The sun is slanting at an angle through the large, tinted Illinois Terminal windows. It’s a cool 64 degrees here in Champaign, Illinois. China, with its heat and humidity, is becoming a distant memory. I’m on my way to Chicago to give a reading tonight at Hopleaf Bar, part of the Tuesday Funk series. I’m honored to be reading with Aleksandar Hemon, whose new memoir, The Book of My Lives, was released in March by Farrar, Straus, and Giroux .
It’s been exactly a month since I came home from China. A month since that 24-hours of hellish travel through connecting flights and long layovers in distant cities. It’s odd to be back in a travel zone–I’ve already forgotten the odd folks who show up to travel together. There’s a young black woman with a shaved head and a tight shirt raised high enough to expose her belly sitting in the row of chairs near the window. She’s talking like she’s on a phone, but there is no phone in her hand, no earpiece connected to her head. A guy several seats away, sporting a yarmulka and a wedding band, is staring at his iPhone with earbuds loosely in place. Several Asian students and older couples are scattered throughout the waiting area, as well as an Indian couple and many pairs and singles of caucasians and African-Americans. Ah, diversity. One of the questions I got from a Marxist scholar in China was how to reconcile diversity and integration. Curiosity, I told her, and tolerance for the discomfort that can come with difference.

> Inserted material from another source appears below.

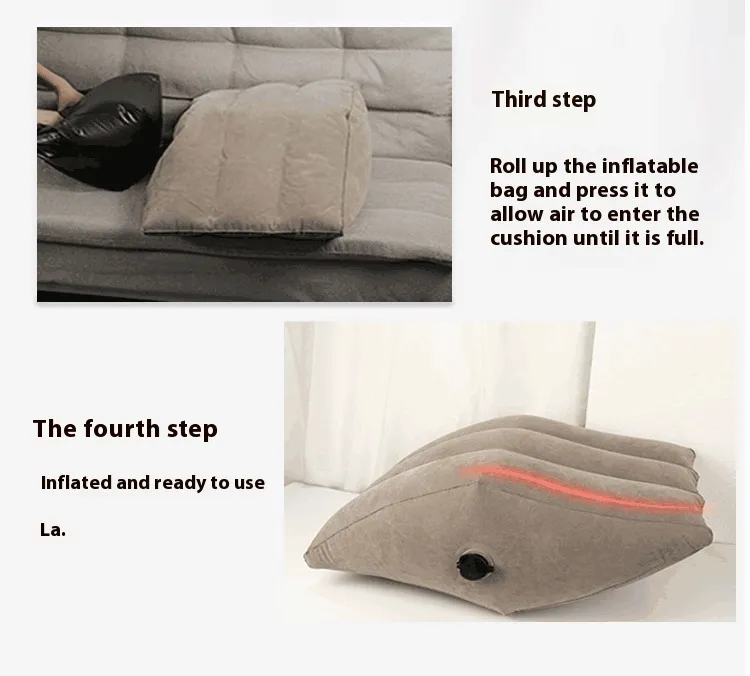 Third step

Roll up the inflatable bag and press it to allow air to enter the cushion until it is full.

The fourth step

Inflated and ready to use

La.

I’m keeping this post short because my train will be here soon. There are still so many things about China I’ve forgotten to write about: night swimming in East Lake beneath the bats and the star-filled sky; sleeping in a hotel room with a young Chinese girl I’d only met hours before; fresh-made yogurt with raisins and honey; a late-night foot massage in Shanghai with my husband sitting in the chair next to me, his masseuse nodding and winking, Â hinting to us in his limited English that massage is an aphrodisiac.

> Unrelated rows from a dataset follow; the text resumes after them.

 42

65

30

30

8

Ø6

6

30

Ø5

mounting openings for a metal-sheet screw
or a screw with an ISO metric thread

We had lunch recently with Chinese friends we met years ago when my husband taught ESL in a public school. Eating with this family helped me see how much of China I’ve already lost, even though it’s only been a month. I’ve lost the few words I knew in Chinese, the weight of the damp heat, the rhythm of how to navigate Chinese streets and sidewalks. All I have now is a warm, fuzzy nostalgia for China, for all the things I loved about China despite its many challenges. And a longing to return.